(Enunciado A) ¿Qué líneas de los registros contienen la cadena "instances"? Indícalas todas copiándolas tal cual, distinguiendo mayúsculas de minúsculas.

(Texto fuente)
□ □ □
# Arranque de motor trifasíco con circuito de control triac



## fabiancho22 (Ago 22, 2011)

Que tal amigos en esta ocación estoy solicitando ayuda ya que debo poner en funcionamiento un motor trifasíco, por medio de un sistema de control  que lo accione e interrumpa implementando un triac adjunto el sistema de control del cual se tomara de la salida para activar el triac, mi pregunta es si debo colocar agún sistema de protección para que el circuito de control no se me vea afectado,les agradezco me colaboren, Gracias.


----------



## DJ DRACO (Ago 22, 2011)

Bueno...primero que no entiendo porque el receptor tiene a la salida otro led emisor jejeje

por otro lado...es un motor trifásico, por ende son 3 fases...asi que vas a necesitar 3 triacs 1 por fase

entre muchas otras cosas que tenes que tener en cuenta.


----------



## Gudino Roberto duberlin (Ago 22, 2011)

fabiancho22 dijo:


> Que tal amigos en esta ocación estoy solicitando ayuda ya que debo poner en funcionamiento un motor trifasíco, por medio de un sistema de control  que lo accione e interrumpa implementando un triac adjunto el sistema de control del cual se tomara de la salida para activar el triac, mi pregunta es si debo colocar agún sistema de protección para que el circuito de control no se me vea afectado,les agradezco me colaboren, Gracias.



Hola amigo, 1ro. debes subir el esquematico completo referente a lo que deseas hacer.
Cual es la finalidad de utilizar triacs?, un arranque suave quizas?


----------



## Scooter (Ago 22, 2011)

¿Y ese esquema tan raro que relación tiene?

Respecto a la pregunta, evidentemente si, vas a tener unos cuantos problemas para usar triacs con cargas inductivas y corrientes elevadas.


----------



## DOSMETROS (Ago 22, 2011)

*Fabiancho22* ,en Buscar pone "control remoto infrarrojo" y agregandole un relé o contactor vas a poder encender y apagar tu motor trifásico


----------



## pandacba (Ago 23, 2011)

fabiancho22 dijo:


> Que tal amigos en esta ocación estoy solicitando ayuda ya que debo poner en funcionamiento un motor trifasíco, por medio de un sistema de control  que lo accione e interrumpa implementando un triac adjunto el sistema de control del cual se tomara de la salida para activar el triac, mi pregunta es si debo colocar agún sistema de protección para que el circuito de control no se me vea afectado,les agradezco me colaboren, Gracias.



De que potencia es el motor?
Si no quieren empezar a tener problemas de todo tipo, industrialmente se utilizan contactores, para una conmutación confiable, por otro lado sobre los mismos se agregan los relevos térmicos para protección del mismo, resultando el conjunto mucho más compacto y confiable, el mismo deberia tener bobina de 24V para estar acorde  a las norma de seguridd internacionales

Los triac's se llevan muy mal con las cargas inductivas, ya que los picos de tensión que se producen pueden superar la tensión inversa y el triac resultar "perforado", y no solo por el propio motor que controla las lineas indusriales hay mucha interfrencia de ese tipo, y para progerlo de eso y que funciona medianamente bien(no es 100% infalible, de echo un contactor en esa función duran más que los triac's) terminara ocupando más espacio y complicando todo el cirtuito a la hora de poner las habituales protecciones que son muy fáciles de agregar con un contacktor,

Los TRiac's se llevan mejor con las cargas resistivas, alli cumplen un excelente desempeño


----------
□ □ □
(Enunciado B) Copia del hilo sobre el motor trifásico con triac el fragmento que arranca en las palabras "Respecto a la" y termina justo después de "DOSMETROS (Ago 22, 2011)".
□ □ □
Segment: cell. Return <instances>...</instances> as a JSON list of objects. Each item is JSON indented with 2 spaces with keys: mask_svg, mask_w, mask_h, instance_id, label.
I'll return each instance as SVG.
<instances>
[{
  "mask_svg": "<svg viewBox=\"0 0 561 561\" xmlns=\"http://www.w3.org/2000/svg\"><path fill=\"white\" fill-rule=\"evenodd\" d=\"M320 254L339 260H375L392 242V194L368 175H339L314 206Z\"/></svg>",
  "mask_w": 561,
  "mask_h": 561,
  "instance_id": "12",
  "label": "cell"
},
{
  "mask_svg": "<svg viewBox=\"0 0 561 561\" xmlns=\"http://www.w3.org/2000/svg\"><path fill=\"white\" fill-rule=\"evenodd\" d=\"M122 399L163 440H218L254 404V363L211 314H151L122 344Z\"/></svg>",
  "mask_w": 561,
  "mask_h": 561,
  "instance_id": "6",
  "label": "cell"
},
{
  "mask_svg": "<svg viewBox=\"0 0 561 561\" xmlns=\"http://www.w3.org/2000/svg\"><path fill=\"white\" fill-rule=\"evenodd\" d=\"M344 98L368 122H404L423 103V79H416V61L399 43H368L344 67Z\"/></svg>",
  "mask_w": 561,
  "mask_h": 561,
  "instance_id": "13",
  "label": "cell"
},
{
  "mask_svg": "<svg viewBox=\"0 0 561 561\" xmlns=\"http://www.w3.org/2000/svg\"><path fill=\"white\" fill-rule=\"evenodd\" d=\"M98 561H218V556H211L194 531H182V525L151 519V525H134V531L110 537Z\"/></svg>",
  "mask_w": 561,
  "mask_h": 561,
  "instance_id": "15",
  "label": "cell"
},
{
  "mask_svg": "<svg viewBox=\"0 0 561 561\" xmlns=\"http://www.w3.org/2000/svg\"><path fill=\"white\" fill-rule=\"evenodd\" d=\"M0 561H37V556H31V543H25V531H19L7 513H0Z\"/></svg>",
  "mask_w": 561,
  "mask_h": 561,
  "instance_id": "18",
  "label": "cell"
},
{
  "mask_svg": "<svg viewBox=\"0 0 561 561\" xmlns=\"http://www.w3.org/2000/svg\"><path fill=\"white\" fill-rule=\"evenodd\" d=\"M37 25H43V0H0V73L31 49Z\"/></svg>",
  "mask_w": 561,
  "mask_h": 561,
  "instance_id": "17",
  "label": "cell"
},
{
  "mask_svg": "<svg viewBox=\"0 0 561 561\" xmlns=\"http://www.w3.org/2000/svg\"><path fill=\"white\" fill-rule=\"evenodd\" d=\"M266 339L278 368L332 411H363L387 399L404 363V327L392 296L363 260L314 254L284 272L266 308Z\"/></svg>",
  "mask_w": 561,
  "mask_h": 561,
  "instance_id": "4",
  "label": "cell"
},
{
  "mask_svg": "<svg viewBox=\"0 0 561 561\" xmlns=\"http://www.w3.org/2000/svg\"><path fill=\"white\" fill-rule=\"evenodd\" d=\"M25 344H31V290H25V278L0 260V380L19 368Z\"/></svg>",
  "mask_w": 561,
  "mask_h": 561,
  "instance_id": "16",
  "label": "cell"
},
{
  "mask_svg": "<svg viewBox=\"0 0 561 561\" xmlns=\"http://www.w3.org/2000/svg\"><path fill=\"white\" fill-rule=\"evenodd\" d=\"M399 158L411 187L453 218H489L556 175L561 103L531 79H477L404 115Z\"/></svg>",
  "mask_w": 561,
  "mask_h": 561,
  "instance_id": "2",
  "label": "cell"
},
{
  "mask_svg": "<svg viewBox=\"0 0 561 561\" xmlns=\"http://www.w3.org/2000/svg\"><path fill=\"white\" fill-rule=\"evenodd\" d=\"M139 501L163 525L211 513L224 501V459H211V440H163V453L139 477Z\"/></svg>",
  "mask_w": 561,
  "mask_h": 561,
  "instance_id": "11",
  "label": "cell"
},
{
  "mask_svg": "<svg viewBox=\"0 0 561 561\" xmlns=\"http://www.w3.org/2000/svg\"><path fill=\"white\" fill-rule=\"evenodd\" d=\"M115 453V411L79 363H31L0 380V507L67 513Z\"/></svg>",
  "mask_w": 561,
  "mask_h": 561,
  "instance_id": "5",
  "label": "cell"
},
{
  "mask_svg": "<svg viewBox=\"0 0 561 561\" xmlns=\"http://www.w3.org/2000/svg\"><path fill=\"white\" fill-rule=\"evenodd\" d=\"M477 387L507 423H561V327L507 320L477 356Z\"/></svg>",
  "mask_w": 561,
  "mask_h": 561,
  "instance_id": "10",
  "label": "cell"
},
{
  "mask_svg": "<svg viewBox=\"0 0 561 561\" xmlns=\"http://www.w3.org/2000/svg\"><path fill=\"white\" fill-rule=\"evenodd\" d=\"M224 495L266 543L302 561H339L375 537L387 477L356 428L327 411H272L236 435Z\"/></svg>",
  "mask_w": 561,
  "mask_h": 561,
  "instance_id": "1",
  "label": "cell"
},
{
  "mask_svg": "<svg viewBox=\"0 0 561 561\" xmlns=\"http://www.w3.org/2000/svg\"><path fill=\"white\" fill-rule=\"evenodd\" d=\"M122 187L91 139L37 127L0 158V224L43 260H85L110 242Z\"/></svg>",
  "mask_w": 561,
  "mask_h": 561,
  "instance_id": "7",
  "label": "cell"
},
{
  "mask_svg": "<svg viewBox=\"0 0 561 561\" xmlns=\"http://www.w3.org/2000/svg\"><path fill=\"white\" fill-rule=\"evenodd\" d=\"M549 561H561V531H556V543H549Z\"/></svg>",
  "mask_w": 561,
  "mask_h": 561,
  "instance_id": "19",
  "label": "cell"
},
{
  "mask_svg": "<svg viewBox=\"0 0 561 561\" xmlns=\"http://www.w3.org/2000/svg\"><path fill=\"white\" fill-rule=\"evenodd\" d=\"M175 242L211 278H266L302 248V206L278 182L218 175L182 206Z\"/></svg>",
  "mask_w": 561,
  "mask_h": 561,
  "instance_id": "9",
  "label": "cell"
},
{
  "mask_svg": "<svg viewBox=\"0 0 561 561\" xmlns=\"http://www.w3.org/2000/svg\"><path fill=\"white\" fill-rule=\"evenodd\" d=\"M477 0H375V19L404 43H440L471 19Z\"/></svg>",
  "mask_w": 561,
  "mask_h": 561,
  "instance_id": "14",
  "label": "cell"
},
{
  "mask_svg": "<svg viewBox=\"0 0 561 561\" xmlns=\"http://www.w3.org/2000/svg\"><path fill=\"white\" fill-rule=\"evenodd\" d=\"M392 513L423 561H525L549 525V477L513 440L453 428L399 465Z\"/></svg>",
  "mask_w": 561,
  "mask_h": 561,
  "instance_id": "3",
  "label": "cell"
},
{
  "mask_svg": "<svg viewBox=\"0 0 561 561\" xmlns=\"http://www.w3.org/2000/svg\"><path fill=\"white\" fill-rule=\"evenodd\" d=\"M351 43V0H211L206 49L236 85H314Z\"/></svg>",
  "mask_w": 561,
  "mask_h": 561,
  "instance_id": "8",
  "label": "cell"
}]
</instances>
□ □ □
(Solución completa A)
Segment: cell. Return <instances>...</instances> as a JSON list of objects. Each item is JSON indented with 2 spaces with keys: mask_svg, mask_w, mask_h, instance_id, label.
<instances>
</instances>

(Solución completa B)
Respecto a la pregunta, evidentemente si, vas a tener unos cuantos problemas para usar triacs con cargas inductivas y corrientes elevadas.


----------



## DOSMETROS (Ago 22, 2011)